▶ [Exercise instructions]:
Reproduce the records below word for word, every line of each one, without changing anything.
<<<<
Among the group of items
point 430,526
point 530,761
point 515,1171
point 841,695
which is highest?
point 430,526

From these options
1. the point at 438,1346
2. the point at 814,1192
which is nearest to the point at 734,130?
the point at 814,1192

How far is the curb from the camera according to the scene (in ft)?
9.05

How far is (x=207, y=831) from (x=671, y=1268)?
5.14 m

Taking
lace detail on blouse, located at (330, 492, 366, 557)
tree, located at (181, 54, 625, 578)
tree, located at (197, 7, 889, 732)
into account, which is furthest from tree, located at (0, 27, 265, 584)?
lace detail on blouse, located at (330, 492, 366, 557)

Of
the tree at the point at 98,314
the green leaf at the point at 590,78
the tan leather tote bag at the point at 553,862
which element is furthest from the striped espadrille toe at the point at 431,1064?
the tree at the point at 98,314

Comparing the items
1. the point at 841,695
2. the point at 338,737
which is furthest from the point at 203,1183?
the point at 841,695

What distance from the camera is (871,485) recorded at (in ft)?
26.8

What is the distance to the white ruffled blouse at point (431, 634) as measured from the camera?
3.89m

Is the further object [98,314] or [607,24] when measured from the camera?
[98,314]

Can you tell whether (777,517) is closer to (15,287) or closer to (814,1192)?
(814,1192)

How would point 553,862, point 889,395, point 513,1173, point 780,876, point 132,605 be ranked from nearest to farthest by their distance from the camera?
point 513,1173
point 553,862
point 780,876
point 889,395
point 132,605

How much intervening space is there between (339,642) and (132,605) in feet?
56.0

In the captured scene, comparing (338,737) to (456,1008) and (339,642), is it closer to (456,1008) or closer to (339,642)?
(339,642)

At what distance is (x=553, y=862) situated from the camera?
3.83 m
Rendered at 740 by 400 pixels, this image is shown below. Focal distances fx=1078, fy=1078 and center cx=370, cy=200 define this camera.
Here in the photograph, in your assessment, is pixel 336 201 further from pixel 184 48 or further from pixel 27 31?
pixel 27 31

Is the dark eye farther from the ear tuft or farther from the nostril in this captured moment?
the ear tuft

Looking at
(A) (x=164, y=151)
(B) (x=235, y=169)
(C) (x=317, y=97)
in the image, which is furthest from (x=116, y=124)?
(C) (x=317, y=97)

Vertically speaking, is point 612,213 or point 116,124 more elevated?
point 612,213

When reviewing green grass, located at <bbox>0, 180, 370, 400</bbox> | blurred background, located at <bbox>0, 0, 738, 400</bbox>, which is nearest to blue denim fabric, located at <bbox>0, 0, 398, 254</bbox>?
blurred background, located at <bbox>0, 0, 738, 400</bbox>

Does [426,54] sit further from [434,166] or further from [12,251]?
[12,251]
>>>>
▶ [Final answer]:
Among the group of items
point 430,526
point 530,761
point 515,1171
point 841,695
which is highest?
point 430,526

From these options
1. the point at 438,1346
2. the point at 814,1192
which is nearest to the point at 734,130?
the point at 814,1192

How far is the curb from the camera according to the scene (in ft)?
9.05

How far is (x=207, y=831) from (x=671, y=1268)?
5.14 m

Taking
lace detail on blouse, located at (330, 492, 366, 557)
tree, located at (181, 54, 625, 578)
tree, located at (197, 7, 889, 732)
into account, which is furthest from tree, located at (0, 27, 265, 584)?
lace detail on blouse, located at (330, 492, 366, 557)

Of
the tree at the point at 98,314
the green leaf at the point at 590,78
the tan leather tote bag at the point at 553,862
which element is furthest from the striped espadrille toe at the point at 431,1064?
the tree at the point at 98,314

Comparing the items
1. the point at 841,695
2. the point at 338,737
which is furthest from the point at 203,1183?
the point at 841,695

What distance from the camera is (871,485) recorded at (in ft)?
26.8

What is the distance to the white ruffled blouse at point (431, 634) as measured from the camera?
3.89m

Is the further object [98,314] or [607,24] when measured from the camera?
[98,314]

Can you tell whether (777,517) is closer to (15,287) or closer to (814,1192)?
(814,1192)

How would point 553,862, point 889,395, point 513,1173, point 780,876, point 132,605 be ranked from nearest to farthest by their distance from the camera?
point 513,1173
point 553,862
point 780,876
point 889,395
point 132,605

How much intervening space is there between (339,642) and (132,605) in feet?
56.0

In the captured scene, comparing (338,737) to (456,1008) and (339,642), is it closer to (456,1008) or closer to (339,642)?
(339,642)

At what distance is (x=553, y=862) situated from the camera?
3.83 m
Rendered at 740 by 400 pixels, this image is shown below. Focal distances fx=1078, fy=1078 and center cx=370, cy=200 define this camera.
Here in the photograph, in your assessment, is pixel 336 201 further from pixel 184 48 or further from pixel 27 31?
pixel 27 31

Is the dark eye farther from the ear tuft or farther from the nostril in this captured moment?
the ear tuft

Looking at
(A) (x=164, y=151)
(B) (x=235, y=169)
(C) (x=317, y=97)
in the image, which is furthest from (x=116, y=124)?
(C) (x=317, y=97)

Vertically speaking, is point 612,213 or point 116,124 more elevated?
point 612,213

When reviewing green grass, located at <bbox>0, 180, 370, 400</bbox> | blurred background, located at <bbox>0, 0, 738, 400</bbox>, which is nearest to blue denim fabric, located at <bbox>0, 0, 398, 254</bbox>?
blurred background, located at <bbox>0, 0, 738, 400</bbox>

Does [426,54] sit further from [434,166] or further from [12,251]?
[12,251]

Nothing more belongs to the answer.